Ну а наградили меня за то, что в итоге сложной и кропотливой работы мы установили и задержали непосредственных преступников, назвали лиц, причастных к организации взрыва. Ряд общественно-значимых моментов, к сожалению, вынудил правосудие «оставить за скобками» некоторых «интересантов этого террористического акта», но это уже не было моей компетенцией.
Вот тогда, на одном из совещаний в министерстве, мне и вручили именной пистолет.
— Поговорим о вашей последней работе — на посту начальника УВД по ЗАО Москвы.
— На «Запад» я идти не планировал. Но после одного из совещаний начальник ГУВД Москвы Николай Васильевич Куликов предложил мне эту должность. Отказываться от неё, как всё чаще складывалось у меня в предшествующие годы, уже было неловко, да и уважение к этому человеку не позволило мне так поступить. Согласился. Коллегия в короткое время единодушно проголосовала «за». Было это в 96-м. Начал там с серьёзных структурных изменений. И как ни просили меня не трогать УВД «Солнцево» — это «государство в государстве», начал я именно с того, чтобы создать в округе единую структуру, заявив, что двумя управлениями командовать не стану. Короче, я упразднил УВД «Солнцево» и на его базе создал два новых отдела: «Солнцево» и «Ново-Переделкино». Создал отделения милиции на Поклонной Горе, на территории МГУ.
При всём этом я не тащил за собой привычных мне по старой службе людей, не замещал ими старые кадры, как это принято нынче, для большей лояльности руководству. Из ЮАО попросил оставить за собой лишь двоих, в остальном опирался на тех, кто есть, притираясь к сложившемуся коллективу. И округ отвечал мне благодарностью. Прежде один из худших, за короткое время он переместился в графу лучших. За время моего руководства округ ниже второго места в городском рейтинге не опускался.
——
**Задание**
Ответьте по отрывку на три вопроса:
(a) Что вручили на одном из совещаний в министерстве?
(b) Кто предложил должность начальника УВД по ЗАО Москвы?
(c) Какие два отдела были созданы на базе упразднённого УВД «Солнцево»?

**Данные**
——
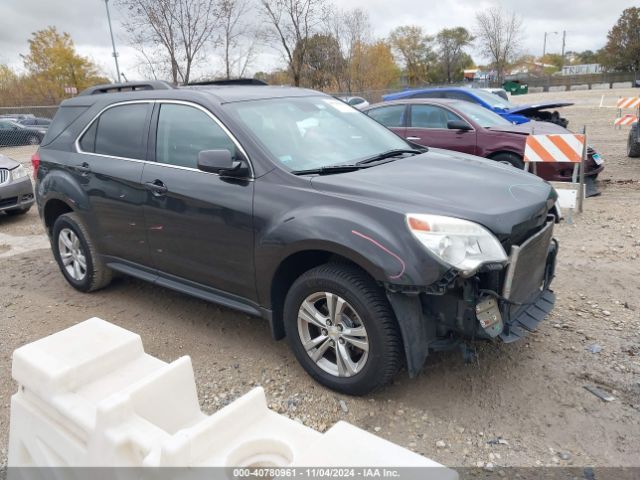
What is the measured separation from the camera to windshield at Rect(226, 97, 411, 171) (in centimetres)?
348

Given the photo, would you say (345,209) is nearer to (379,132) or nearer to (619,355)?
(379,132)

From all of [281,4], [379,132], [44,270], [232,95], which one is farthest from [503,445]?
[281,4]

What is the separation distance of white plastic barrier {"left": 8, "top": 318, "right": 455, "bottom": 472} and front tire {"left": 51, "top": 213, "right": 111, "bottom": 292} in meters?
2.84

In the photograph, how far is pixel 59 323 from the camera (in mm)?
4426

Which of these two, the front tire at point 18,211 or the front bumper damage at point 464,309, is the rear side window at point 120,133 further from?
the front tire at point 18,211

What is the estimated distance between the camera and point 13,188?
826 cm

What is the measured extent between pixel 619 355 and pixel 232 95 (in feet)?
10.5

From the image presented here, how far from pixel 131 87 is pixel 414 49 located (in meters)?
78.3

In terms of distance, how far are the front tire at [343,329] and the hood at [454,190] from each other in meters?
——
**Решение задания**
(a) Именной пистолет.
(b) Начальник ГУВД Москвы Николай Васильевич Куликов.
(c) «Солнцево» и «Ново-Переделкино».